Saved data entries
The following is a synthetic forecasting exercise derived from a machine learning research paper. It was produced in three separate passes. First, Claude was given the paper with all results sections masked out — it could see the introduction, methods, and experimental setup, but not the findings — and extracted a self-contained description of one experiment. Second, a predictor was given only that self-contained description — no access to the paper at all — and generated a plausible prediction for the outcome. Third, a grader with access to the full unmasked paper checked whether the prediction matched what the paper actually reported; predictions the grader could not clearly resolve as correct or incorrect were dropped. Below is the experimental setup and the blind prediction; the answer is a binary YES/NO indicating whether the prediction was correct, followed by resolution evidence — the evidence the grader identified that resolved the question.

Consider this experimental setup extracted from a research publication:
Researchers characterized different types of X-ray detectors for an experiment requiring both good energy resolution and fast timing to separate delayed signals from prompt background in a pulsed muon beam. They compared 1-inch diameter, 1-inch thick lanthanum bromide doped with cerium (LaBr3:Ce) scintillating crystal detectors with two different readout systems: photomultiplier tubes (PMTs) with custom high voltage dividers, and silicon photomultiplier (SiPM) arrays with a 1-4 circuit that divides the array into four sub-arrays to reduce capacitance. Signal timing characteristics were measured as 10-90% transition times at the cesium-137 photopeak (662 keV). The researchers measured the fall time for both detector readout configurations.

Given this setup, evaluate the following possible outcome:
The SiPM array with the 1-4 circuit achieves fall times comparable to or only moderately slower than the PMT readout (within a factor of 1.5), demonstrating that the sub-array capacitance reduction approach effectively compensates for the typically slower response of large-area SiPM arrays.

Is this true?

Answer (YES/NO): NO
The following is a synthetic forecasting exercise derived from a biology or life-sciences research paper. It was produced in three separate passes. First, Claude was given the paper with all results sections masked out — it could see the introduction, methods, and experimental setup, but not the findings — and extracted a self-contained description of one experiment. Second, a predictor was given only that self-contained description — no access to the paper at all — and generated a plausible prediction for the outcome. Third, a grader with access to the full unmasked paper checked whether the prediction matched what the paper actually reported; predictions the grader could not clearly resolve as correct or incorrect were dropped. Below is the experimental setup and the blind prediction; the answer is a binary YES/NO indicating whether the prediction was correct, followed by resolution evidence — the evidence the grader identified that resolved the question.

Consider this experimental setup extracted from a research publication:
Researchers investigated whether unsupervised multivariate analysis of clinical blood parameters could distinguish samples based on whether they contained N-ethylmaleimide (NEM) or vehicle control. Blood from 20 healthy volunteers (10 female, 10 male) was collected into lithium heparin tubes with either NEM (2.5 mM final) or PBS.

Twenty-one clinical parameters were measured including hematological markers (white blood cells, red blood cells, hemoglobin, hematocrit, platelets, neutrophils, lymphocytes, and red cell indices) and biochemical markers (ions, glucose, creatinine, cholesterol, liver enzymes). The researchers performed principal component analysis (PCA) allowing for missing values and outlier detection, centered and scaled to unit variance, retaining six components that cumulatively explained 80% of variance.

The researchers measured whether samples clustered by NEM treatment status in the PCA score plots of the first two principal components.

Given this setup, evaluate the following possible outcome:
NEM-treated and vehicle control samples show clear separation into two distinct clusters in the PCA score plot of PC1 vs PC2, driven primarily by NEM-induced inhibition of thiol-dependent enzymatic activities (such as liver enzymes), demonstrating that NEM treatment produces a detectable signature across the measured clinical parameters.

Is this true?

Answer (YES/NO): NO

WORK REQUEST:
Every line in the data that holds the string "analysis" should be copied.

TASK RESPONSE:
Researchers investigated whether unsupervised multivariate analysis of clinical blood parameters could distinguish samples based on whether they contained N-ethylmaleimide (NEM) or vehicle control. Blood from 20 healthy volunteers (10 female, 10 male) was collected into lithium heparin tubes with either NEM (2.5 mM final) or PBS.
Twenty-one clinical parameters were measured including hematological markers (white blood cells, red blood cells, hemoglobin, hematocrit, platelets, neutrophils, lymphocytes, and red cell indices) and biochemical markers (ions, glucose, creatinine, cholesterol, liver enzymes). The researchers performed principal component analysis (PCA) allowing for missing values and outlier detection, centered and scaled to unit variance, retaining six components that cumulatively explained 80% of variance.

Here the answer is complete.